## WRITTEN TASK
Return all entries word for word, but drop any images.

--- --- ---

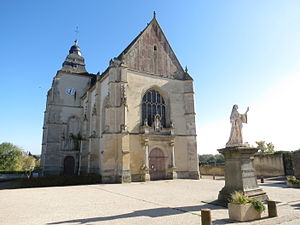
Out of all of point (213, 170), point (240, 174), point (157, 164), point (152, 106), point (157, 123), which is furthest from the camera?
point (213, 170)

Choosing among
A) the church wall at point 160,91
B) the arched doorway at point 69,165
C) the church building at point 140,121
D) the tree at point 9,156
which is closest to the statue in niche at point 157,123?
the church building at point 140,121

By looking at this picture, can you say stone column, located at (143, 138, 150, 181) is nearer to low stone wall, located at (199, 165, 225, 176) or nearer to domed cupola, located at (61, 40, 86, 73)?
low stone wall, located at (199, 165, 225, 176)

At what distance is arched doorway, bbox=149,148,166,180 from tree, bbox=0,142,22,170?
41.2 m

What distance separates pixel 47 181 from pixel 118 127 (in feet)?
24.1

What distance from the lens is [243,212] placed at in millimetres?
A: 5508

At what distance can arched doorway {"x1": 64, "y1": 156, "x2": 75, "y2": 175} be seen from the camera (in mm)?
26953

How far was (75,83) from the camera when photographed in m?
29.9

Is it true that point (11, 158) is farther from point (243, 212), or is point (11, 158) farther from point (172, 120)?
point (243, 212)

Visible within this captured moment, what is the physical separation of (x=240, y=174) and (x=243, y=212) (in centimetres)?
232

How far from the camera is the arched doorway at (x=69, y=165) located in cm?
2695

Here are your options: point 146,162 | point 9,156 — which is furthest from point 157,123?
point 9,156

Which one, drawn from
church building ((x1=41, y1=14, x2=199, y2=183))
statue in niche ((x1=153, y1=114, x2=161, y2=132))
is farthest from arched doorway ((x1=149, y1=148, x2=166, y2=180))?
statue in niche ((x1=153, y1=114, x2=161, y2=132))

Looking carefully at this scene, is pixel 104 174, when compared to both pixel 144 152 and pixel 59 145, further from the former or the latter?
pixel 59 145

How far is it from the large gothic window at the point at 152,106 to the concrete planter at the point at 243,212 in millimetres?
14760
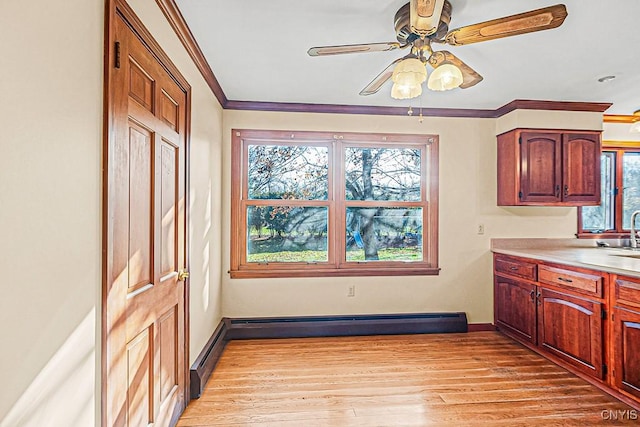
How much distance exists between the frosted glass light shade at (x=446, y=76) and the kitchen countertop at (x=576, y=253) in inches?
69.1

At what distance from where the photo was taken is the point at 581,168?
3.56 m

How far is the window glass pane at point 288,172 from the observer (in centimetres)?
363

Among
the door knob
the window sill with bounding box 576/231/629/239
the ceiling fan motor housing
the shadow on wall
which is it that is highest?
the ceiling fan motor housing

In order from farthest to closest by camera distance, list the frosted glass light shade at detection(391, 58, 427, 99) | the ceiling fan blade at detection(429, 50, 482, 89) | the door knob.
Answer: the door knob → the ceiling fan blade at detection(429, 50, 482, 89) → the frosted glass light shade at detection(391, 58, 427, 99)

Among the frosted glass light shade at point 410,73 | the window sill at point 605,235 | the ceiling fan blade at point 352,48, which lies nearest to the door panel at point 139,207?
the ceiling fan blade at point 352,48

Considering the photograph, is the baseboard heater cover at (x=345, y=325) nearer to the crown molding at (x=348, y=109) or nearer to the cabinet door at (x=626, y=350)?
the cabinet door at (x=626, y=350)

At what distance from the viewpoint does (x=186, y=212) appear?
225cm

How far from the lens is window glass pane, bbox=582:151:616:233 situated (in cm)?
394

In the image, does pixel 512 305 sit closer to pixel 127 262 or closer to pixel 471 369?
pixel 471 369

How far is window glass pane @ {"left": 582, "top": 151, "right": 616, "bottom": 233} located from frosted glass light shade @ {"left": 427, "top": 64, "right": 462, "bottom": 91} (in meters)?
3.21

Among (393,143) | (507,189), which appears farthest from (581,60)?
(393,143)

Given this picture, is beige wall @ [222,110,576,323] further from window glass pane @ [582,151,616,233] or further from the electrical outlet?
window glass pane @ [582,151,616,233]

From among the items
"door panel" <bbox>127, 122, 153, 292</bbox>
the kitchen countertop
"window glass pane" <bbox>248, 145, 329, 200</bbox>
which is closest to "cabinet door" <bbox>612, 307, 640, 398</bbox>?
the kitchen countertop

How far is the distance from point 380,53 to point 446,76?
797 millimetres
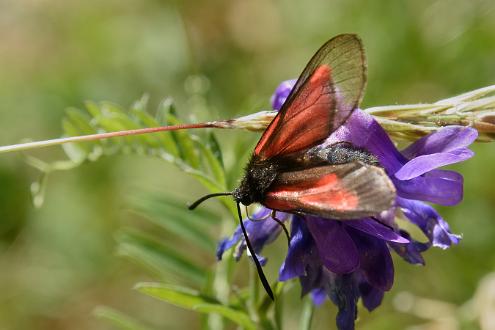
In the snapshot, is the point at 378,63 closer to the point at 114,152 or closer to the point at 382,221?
the point at 114,152

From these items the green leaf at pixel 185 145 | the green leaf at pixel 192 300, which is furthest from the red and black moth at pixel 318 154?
the green leaf at pixel 185 145

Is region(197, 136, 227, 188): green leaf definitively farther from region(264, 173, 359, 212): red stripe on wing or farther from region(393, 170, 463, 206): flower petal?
region(393, 170, 463, 206): flower petal

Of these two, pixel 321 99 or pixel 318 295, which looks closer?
pixel 321 99

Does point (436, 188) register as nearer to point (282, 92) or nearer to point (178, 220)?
point (282, 92)

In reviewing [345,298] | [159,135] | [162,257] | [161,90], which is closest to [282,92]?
[159,135]

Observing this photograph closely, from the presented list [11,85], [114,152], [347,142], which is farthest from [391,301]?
[11,85]

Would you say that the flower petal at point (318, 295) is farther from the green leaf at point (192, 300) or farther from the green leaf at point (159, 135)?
the green leaf at point (159, 135)
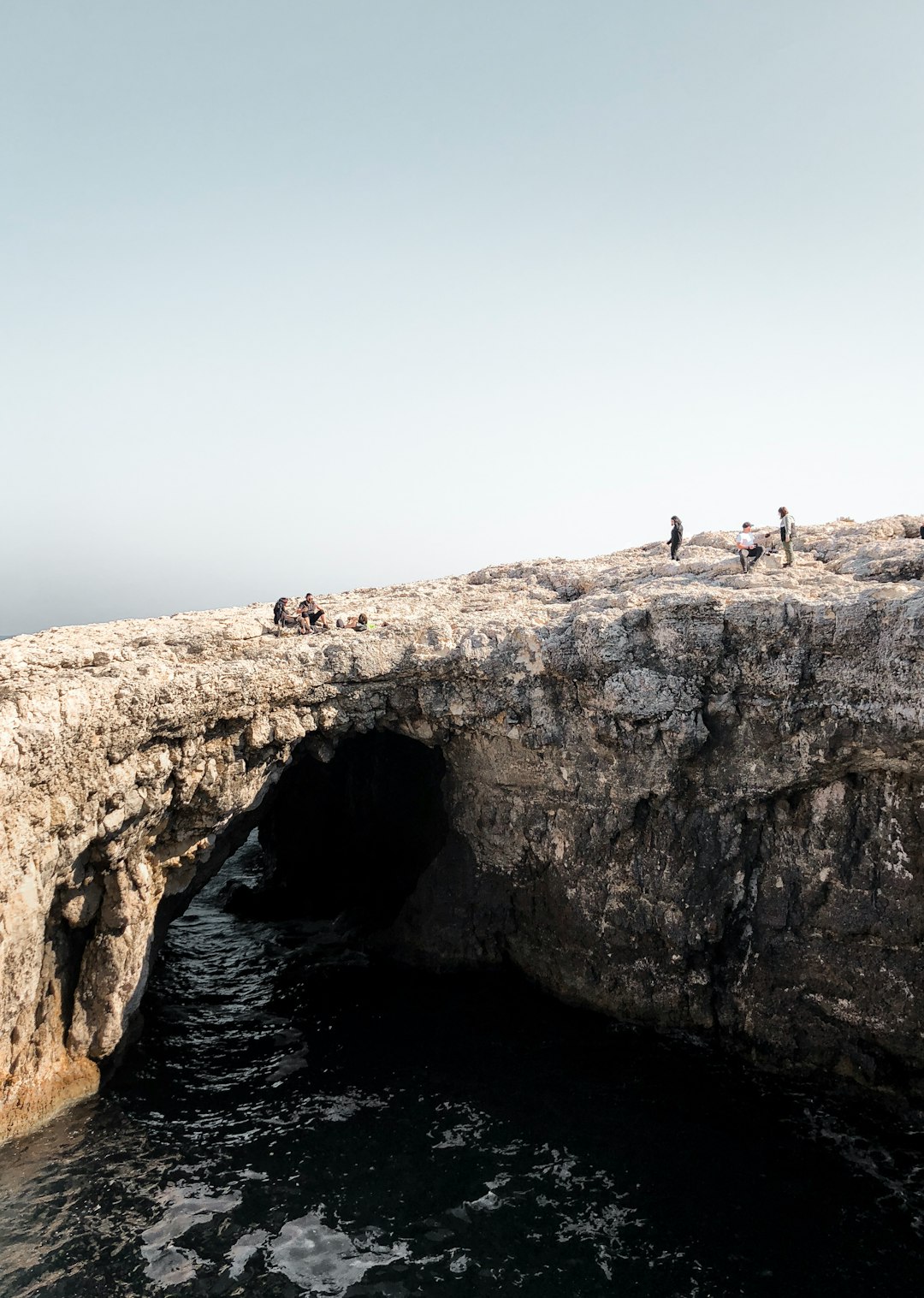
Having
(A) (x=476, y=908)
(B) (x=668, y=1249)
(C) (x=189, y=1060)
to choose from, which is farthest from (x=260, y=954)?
(B) (x=668, y=1249)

--- --- ---

## WRITTEN ANSWER
Out of all of point (213, 170), point (240, 174), point (157, 164), point (152, 106), point (157, 123), which is furthest from the camera?
point (213, 170)

Choosing among
A) the church wall at point 160,91
B) the arched doorway at point 69,165
C) the church building at point 140,121
D) the tree at point 9,156
which is closest to the statue in niche at point 157,123?
the church building at point 140,121

By looking at this picture, can you say stone column, located at (143, 138, 150, 181) is nearer to low stone wall, located at (199, 165, 225, 176) or nearer to domed cupola, located at (61, 40, 86, 73)?
low stone wall, located at (199, 165, 225, 176)

At what distance is arched doorway, bbox=149,148,166,180 from tree, bbox=0,142,22,170?
41.2 m

What distance separates pixel 47 181 from pixel 118 127 (in feet)?
24.1

What distance from the lens is [243,212] placed at in millimetres?
A: 5508

At what distance can arched doorway {"x1": 64, "y1": 156, "x2": 75, "y2": 175} be seen from the camera (in mm)?
26953

How far was (75,83) from the camera when photographed in m?
29.9

Is it true that point (11, 158) is farther from point (243, 212), or is point (11, 158) farther from point (172, 120)?
point (243, 212)

Visible within this captured moment, what is the physical separation of (x=240, y=174) and (x=243, y=212) (in centimetres)?
232

How far from the camera is the arched doorway at (x=69, y=165) located in cm?
2695

Here are your options: point 146,162 | point 9,156 — which is furthest from point 157,123?
point 9,156

Which one, drawn from
church building ((x1=41, y1=14, x2=199, y2=183))
statue in niche ((x1=153, y1=114, x2=161, y2=132))
is farthest from arched doorway ((x1=149, y1=148, x2=166, y2=180))?
statue in niche ((x1=153, y1=114, x2=161, y2=132))

Looking carefully at this scene, is pixel 104 174, when compared to both pixel 144 152 and pixel 59 145, further from the former or the latter?
pixel 59 145

How far is it from the large gothic window at the point at 152,106 to the concrete planter at the point at 243,212 in millimetres?
14760
How much distance exists between the frosted glass light shade at (x=446, y=76) and the kitchen countertop at (x=576, y=253) in inches?
69.1

At what distance from where the photo was taken is the point at 581,168?
3.56 m

How far is the window glass pane at point 288,172 from the observer (in centimetres)?
363

Among
the door knob
the window sill with bounding box 576/231/629/239
the ceiling fan motor housing
the shadow on wall
which is it that is highest?
the ceiling fan motor housing

In order from farthest to closest by camera distance, list the frosted glass light shade at detection(391, 58, 427, 99) | the ceiling fan blade at detection(429, 50, 482, 89) | the door knob.
Answer: the door knob → the ceiling fan blade at detection(429, 50, 482, 89) → the frosted glass light shade at detection(391, 58, 427, 99)

Among the frosted glass light shade at point 410,73 | the window sill at point 605,235 | the ceiling fan blade at point 352,48, which lies nearest to the door panel at point 139,207?
the ceiling fan blade at point 352,48

Considering the photograph, is the baseboard heater cover at (x=345, y=325) nearer to the crown molding at (x=348, y=109) or nearer to the cabinet door at (x=626, y=350)?
the cabinet door at (x=626, y=350)

At what distance from the viewpoint does (x=186, y=212) appear?
225cm

How far from the lens is window glass pane, bbox=582:151:616:233 situated (in cm)?
394

In the image, does pixel 512 305 sit closer to pixel 127 262 or closer to pixel 471 369?
pixel 471 369

How far is window glass pane @ {"left": 582, "top": 151, "right": 616, "bottom": 233} located from frosted glass light shade @ {"left": 427, "top": 64, "right": 462, "bottom": 91} (in meters)?
3.21

Among (393,143) | (507,189), which appears farthest from (581,60)?
(393,143)

Given this picture, is beige wall @ [222,110,576,323] further from window glass pane @ [582,151,616,233] or further from the electrical outlet?
window glass pane @ [582,151,616,233]

From among the items
"door panel" <bbox>127, 122, 153, 292</bbox>
the kitchen countertop
"window glass pane" <bbox>248, 145, 329, 200</bbox>
which is closest to "cabinet door" <bbox>612, 307, 640, 398</bbox>?
the kitchen countertop

How far is the distance from point 380,53 to point 446,76?
797 millimetres
In the snapshot, is the point at 378,63 closer to the point at 114,152 or closer to the point at 382,221?
the point at 114,152

From these items the green leaf at pixel 185 145 | the green leaf at pixel 192 300, which is furthest from the red and black moth at pixel 318 154?
the green leaf at pixel 185 145

Is region(197, 136, 227, 188): green leaf definitively farther from region(264, 173, 359, 212): red stripe on wing or farther from region(393, 170, 463, 206): flower petal?
region(393, 170, 463, 206): flower petal

Of these two, pixel 321 99 or pixel 318 295, which looks closer?
pixel 321 99

Does point (436, 188) register as nearer to point (282, 92) or nearer to point (178, 220)?
point (282, 92)

In reviewing [345,298] | [159,135] | [162,257] | [161,90], which is closest to [282,92]?
[159,135]

Observing this photograph closely, from the presented list [11,85], [114,152], [347,142], which is farthest from [391,301]?
[11,85]

Would you say that the flower petal at point (318, 295) is farther from the green leaf at point (192, 300) or farther from the green leaf at point (159, 135)?
the green leaf at point (159, 135)
Having
(A) (x=476, y=908)
(B) (x=668, y=1249)
(C) (x=189, y=1060)
to choose from, which is farthest from (x=260, y=954)?
(B) (x=668, y=1249)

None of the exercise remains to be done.